As the honourable member said in his question, 11 trial sites have been established to test a range of different methods to pass environmental flows from farm dams. Several of these sites are used for production, and business has continued as per usual, I am advised, after the installation of these low-flow devices. Some of these sites provided a demonstration opportunity, and I think the Hon. Mr Brokenshire has taken advantage of that and gone out to visit a couple of these sites, along with the member for Mayo, Ms Rebekha Sharkie. Some of these sites provide a great demonstration for the community to see how they are meant to work.
I am advised that during the process to select the sites, the project engaged in one-on-one conversations with over 50 individual landholders as well as with key industry partners and NRM groups. In August 2016, to assist landholders in the Western Mount Lofty Ranges, the Adelaide and Mount Lofty Ranges Natural Resources Management Board has supported a two-year pilot project to secure low flows at required dams and watercourse diversions in the Carrickalinga catchment. Community engagement with stakeholders in the Carrickalinga catchment has been undertaken and on-ground works commenced in October 2017.
To assist landholders in the Eastern Mount Lofty Ranges during late 2015 and throughout 2016, a business case was developed by the Department of Environment, Water and Natural Resources seeking funding through the Murray Futures program for state priority project funds from the commonwealth. These funds sought were to support the implementation of low-flow projects in the Eastern Mount Lofty Ranges, the project named Flows for the Future.
The Flows for the Future business case process was successful in gaining Australian government funding support for a project in a section of the Eastern Mount Lofty Ranges. On 16 December 2016, the Australian government approved funding of a bit over $12 million for the Flows for the Future program. This represents 90 per cent of the total project cost, with the remaining 10 per cent to be contributed by South Australia, bringing the total investment to almost $13.5 million.
Flows for the Future will provide funding for devices designed to pass low flows and their installation at up to 500 strategically located dams and surface water diversion points across the Eastern Mount Lofty Ranges, beginning, I am advised, with the Angas catchment.

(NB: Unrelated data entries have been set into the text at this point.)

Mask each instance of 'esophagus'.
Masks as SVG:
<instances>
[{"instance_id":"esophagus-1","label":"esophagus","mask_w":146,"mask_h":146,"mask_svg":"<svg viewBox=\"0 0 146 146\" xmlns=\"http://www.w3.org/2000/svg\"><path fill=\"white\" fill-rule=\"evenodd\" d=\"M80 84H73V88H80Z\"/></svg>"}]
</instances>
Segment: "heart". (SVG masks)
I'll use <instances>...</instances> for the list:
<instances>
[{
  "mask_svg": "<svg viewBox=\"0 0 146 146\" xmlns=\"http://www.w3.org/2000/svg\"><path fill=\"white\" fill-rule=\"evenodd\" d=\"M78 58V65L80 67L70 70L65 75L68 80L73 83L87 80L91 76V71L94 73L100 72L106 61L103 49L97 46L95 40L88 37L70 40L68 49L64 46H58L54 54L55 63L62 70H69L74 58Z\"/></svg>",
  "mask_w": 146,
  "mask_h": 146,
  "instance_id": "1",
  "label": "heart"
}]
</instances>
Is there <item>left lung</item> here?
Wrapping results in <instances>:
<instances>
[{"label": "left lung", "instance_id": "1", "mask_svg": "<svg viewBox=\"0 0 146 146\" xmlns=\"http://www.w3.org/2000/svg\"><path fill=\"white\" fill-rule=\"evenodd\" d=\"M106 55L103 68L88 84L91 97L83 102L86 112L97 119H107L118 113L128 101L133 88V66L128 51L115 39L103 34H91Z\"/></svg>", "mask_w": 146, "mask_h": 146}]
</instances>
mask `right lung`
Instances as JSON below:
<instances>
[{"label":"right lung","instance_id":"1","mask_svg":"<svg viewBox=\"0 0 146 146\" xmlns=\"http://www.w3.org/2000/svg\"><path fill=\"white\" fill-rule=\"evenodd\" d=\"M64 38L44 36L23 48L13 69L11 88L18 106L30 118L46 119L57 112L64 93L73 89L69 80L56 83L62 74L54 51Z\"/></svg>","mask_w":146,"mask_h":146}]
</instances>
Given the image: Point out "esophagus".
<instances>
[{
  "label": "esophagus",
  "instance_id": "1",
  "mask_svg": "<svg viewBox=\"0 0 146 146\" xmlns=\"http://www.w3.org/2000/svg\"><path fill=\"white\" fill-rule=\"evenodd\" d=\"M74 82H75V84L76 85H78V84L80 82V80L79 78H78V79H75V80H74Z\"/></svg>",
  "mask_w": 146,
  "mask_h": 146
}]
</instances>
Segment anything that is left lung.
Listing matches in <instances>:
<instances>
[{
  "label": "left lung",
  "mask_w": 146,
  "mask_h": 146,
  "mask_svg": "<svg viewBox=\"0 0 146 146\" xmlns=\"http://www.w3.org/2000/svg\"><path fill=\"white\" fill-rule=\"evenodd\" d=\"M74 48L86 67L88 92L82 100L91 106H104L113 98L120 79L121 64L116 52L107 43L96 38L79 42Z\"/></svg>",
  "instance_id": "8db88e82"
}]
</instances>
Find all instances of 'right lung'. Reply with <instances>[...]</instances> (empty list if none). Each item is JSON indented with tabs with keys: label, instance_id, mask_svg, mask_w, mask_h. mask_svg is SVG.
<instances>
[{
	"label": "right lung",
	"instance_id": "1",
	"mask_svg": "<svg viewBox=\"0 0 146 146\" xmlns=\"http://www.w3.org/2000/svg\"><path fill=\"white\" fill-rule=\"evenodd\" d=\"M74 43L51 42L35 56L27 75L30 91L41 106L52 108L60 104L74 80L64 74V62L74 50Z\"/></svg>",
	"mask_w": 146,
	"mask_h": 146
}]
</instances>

The program is taking a strategic approach to get the best outcome for resources invested. Some dams and watercourse diversions have more influence on the pattern of flow than others, I am advised, so are the more effective places to secure the low flows. That goes to the Hon. Mr Darley's point about how they are selected and why.
By securing low flows at these strategic locations, the environmental flow requirements described in the water allocation plans for the project region will be provided at critical times, improving catchment health and maximising the amount of water that can be allocated to support primary production and the wider community.
I am further advised that a tender for businesses to join a panel of suppliers for the design and/or construction of low-flow devices for the Flows for the Future program has opened and will close on 20 November (just past). Discussions with local industry and other representative groups in the Eastern Mount Lofty Ranges are continuing, I am advised, as part of the Flows for the Future program. Discussions with participating landholders began in July, as I said earlier, and the installation process has also begun. The Flows for the Future program will continue through to July 2019.